_AIM OF THE TASK_: Could you restate the entries below word for word and leave the images out?

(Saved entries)
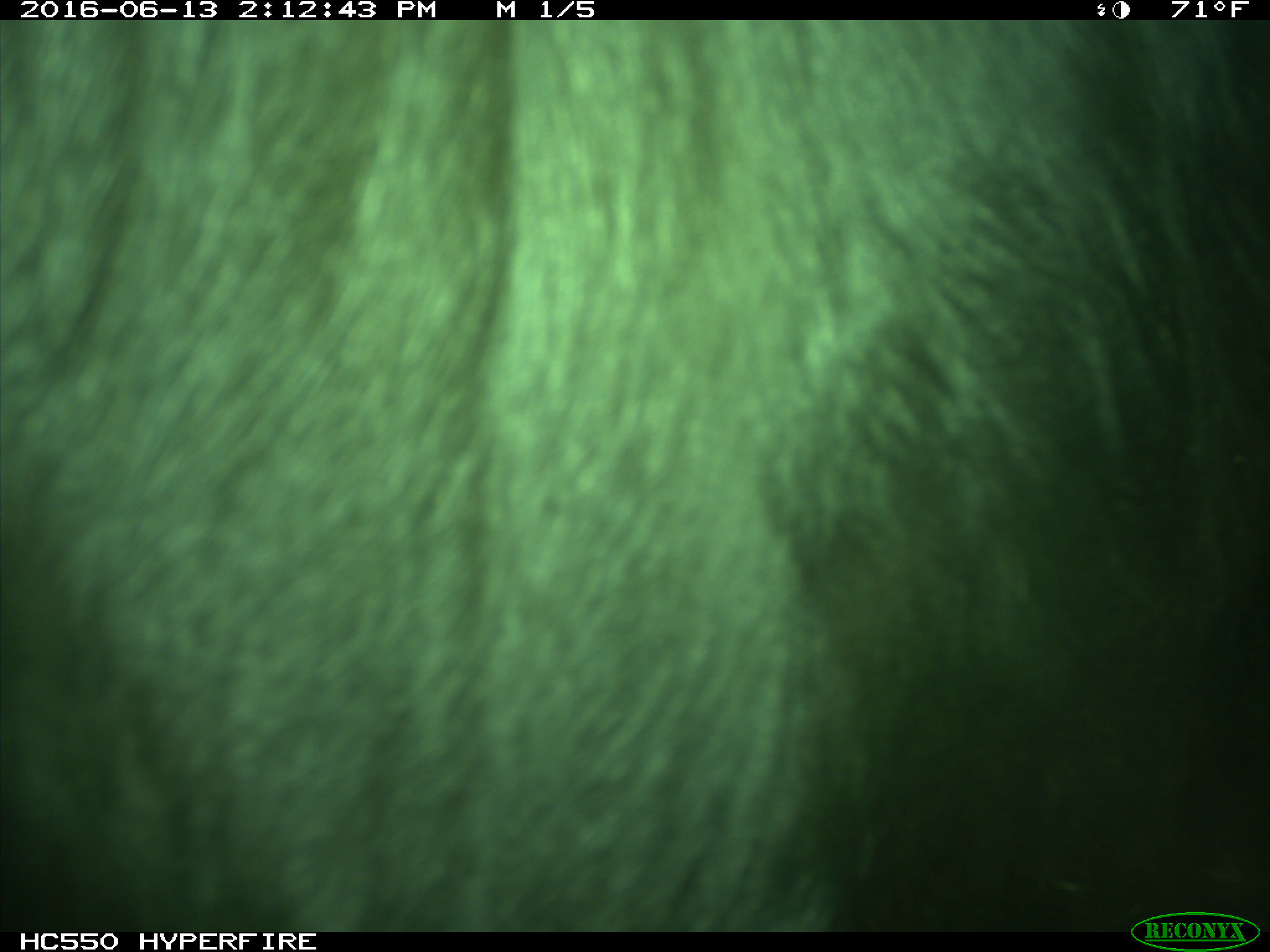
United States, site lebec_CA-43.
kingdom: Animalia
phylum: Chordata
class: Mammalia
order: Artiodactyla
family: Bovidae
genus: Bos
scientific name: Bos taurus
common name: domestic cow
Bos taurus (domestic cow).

_SOLUTION_:
United States, site lebec_CA-43.
kingdom: Animalia
phylum: Chordata
class: Mammalia
order: Artiodactyla
family: Bovidae
genus: Bos
scientific name: Bos taurus
common name: domestic cow
Bos taurus (domestic cow).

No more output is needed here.